**The problem:**
Answer these questions from the abstract on fenofibrate and simvastatin:
1. How many subjects were studied, and from what total number of ACCORD Lipid subjects in the Northeast Clinical Network?
2. Over how many hours were postprandial plasma TG, apoB48, and apoCIII measured after the oral fat load?
3. According to the conclusions, in which individuals were levels of atherogenic apoB48 particles reduced?

Effect of combination therapy with fenofibrate and simvastatin on postprandial lipemia in the ACCORD lipid trial

摘要

OBJECTIVE-The Action to Control Cardiovascular Risk in Diabetes lipid study (ACCORD Lipid), which compared the effects of simvastatin plus fenofibrate (FENO-S) versus simvastatin plus placebo (PL-S) on cardiovascular disease outcomes, measured only fasting triglyceride (TG) levels. We examined the effects of FENO-S on postprandial (PP) lipid and lipoprotein levels in a subgroup of ACCORD Lipid subjects. RESEARCH DESIGN AND METHODS-We studied 139 subjects (mean age of 61 years, 40% female, and 76% Hispanic or black) in ACCORD Lipid, from a total 529 ACCORD Lipid subjects in the Northeast Clinical Network. PP plasma TG, apolipoprotein (apo)B48, and apoCIII were measured over 10 h after an oral fat load. RESULTS-The PP TG incremental area under the curve (IAUC) above fasting (median and interquartile range[μg/dL/h]) was 572 (352-907) in the FENO-S group versus 770 (429-1,420) in the PL-S group (P = 0.008). The PP apoB48 IAUC (mean ± SD [mg/mL/h]) was also reduced in the FENO-S versus thePL-S group(23.2±16.3 vs. 35.2 ± 28.6; P=0.008). Fasting TG levels on the day of study were correlated with PP TG IAUC (r = 0.73 for FENO-S and r = 0.62 for PL-S; each P < 0.001). However, the fibrate effect on PP TG IAUC was a constant percentage across the entire range of fasting TG levels, whereas PP apoB48 IAUC was only reduced when fasting TG levels were increased. CONCLUSIONS-FENO-S lowered PP TG similarly in all participants compared with PL-S. However, levels of atherogenic apoB48 particles were reduced only in individuals with increased fasting levels of TG. These results may have implications for interpretation of the overall ACCORD Lipid trial, which suggested benefit from FENO-S only in dyslipidemic individuals.

**Entries provided:**

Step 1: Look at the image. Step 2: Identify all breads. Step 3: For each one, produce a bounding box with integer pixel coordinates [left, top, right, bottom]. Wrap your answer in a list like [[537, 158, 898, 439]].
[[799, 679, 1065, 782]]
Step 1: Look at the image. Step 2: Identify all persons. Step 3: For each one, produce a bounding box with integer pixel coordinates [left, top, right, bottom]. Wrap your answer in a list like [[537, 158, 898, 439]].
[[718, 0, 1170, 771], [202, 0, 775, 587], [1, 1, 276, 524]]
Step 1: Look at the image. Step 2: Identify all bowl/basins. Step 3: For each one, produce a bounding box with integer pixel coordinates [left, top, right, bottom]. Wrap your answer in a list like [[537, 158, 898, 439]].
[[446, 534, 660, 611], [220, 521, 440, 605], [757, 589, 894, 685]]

...

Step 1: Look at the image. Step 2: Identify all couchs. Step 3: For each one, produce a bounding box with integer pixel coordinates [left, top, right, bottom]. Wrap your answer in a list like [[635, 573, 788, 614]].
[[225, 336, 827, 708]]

...

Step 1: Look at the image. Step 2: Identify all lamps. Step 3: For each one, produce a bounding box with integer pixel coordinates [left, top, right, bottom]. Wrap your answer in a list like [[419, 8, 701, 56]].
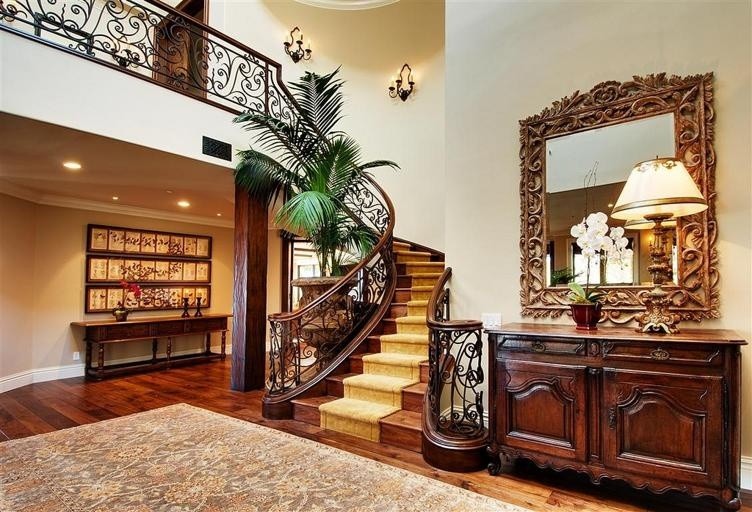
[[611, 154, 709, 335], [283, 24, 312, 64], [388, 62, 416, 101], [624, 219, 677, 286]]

**Solution for this problem:**
1. 139 subjects, from a total of 529.
2. 10 hours.
3. Only in individuals with increased fasting levels of TG.